Thursday, September 13, 2018

How to correctly scale the Kuwahara-Nagao filter

What is the Kuwahara-Nagao filter?

The Kuwahara-Nagao filter, or "KN filter", is awesome.  It is an edge-preserving filter that both blurs and sharpens at the same time, like magic.  The core concept is to sample regions about a reference pixel, and to pick the average colour of the region with the least variance.  Or, in other words, avoid regions with 'a lot going on'

Background

Sometimes an image is a bit 'grainy', and it's desired to smooth the image.  See figure 1 a.  One way is to apply a blur.  But doing so blurs everything including details, like edges, that were not intended to be blurred.  See figure 1 b.

Sometimes an image is overly blurry, and sharpenning is needed.  But sharpenning doesn't discriminate, and artefacts become sharpenned just as much as useful details.  See figure 1 c.

KN filter solves everything.  The KN filter both smooths small artefacts while not just preserving but even enhancing edges (though may produce a slight blockiness to the image but, that's a bonus, and doesn't count).  See figure 1 d.

a)
b)
c)
d)
Figure 1, a) an image, b) blurred, c) sharpenned, and d) filtered with the Kuwahara-Nagao filter

What's the problem?

I've come across more than a few implementations of the KN filter that produce artefacts and I'm suspecting that the standard method used to increase the scale of the filter is wrong.

Kang et al produced a paper called "Image and Video Abstraction by Anisotropic Kuwahara Filtering" that, while being an excellent paper otherwise, includes what I consider to be an incorrect implementation of the KN filter.

For example in Kang's paper (their) Figure 2 (b) shows a quad-shaped wavy/shell pattern where flat colours might be expected, per figure 2.

Figure 2, Kang et al's 's KN filtered image
The very good (for what it's meant to do) graphics program Paint.net allows user created effects.  There are two such user created KN filters (that I found) that produce the same artefacts as are visible in Kang et al.

However, another program, mtPaint, has a KN implementation but, produces images without the artefacts, per figure 3.

- _Supplied data_
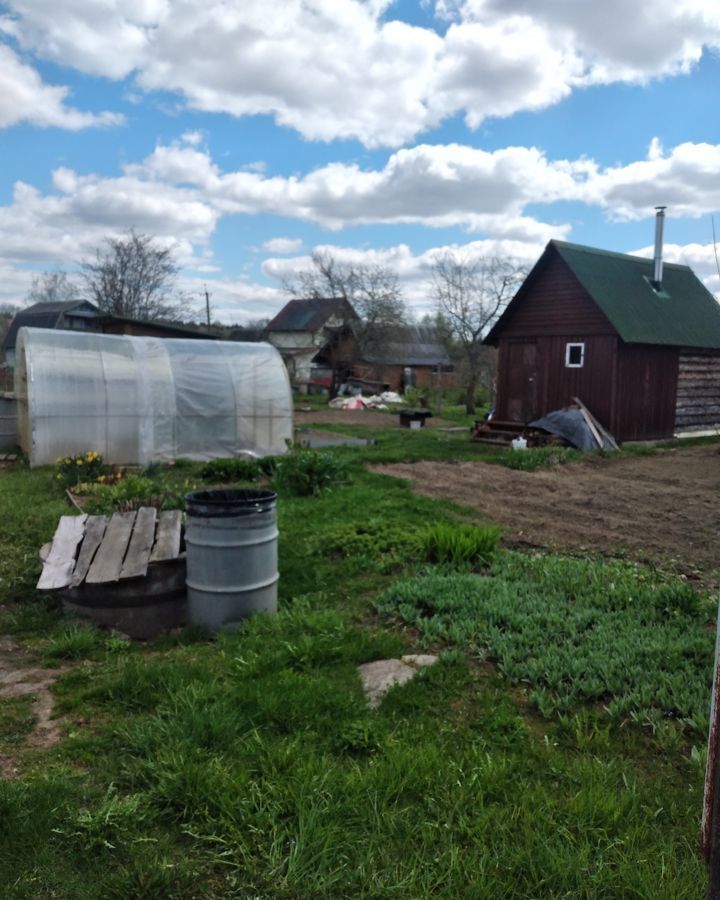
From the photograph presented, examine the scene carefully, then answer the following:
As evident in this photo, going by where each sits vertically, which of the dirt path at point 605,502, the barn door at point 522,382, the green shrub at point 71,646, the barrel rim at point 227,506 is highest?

- _What to do_
Please print the part of the Kuwahara-Nagao filter post from "I've come across" to "Kang et al.", word for word.

- _In response_
I've come across more than a few implementations of the KN filter that produce artefacts and I'm suspecting that the standard method used to increase the scale of the filter is wrong.

Kang et al produced a paper called "Image and Video Abstraction by Anisotropic Kuwahara Filtering" that, while being an excellent paper otherwise, includes what I consider to be an incorrect implementation of the KN filter.

For example in Kang's paper (their) Figure 2 (b) shows a quad-shaped wavy/shell pattern where flat colours might be expected, per figure 2.

Figure 2, Kang et al's 's KN filtered image
The very good (for what it's meant to do) graphics program Paint.net allows user created effects.  There are two such user created KN filters (that I found) that produce the same artefacts as are visible in Kang et al.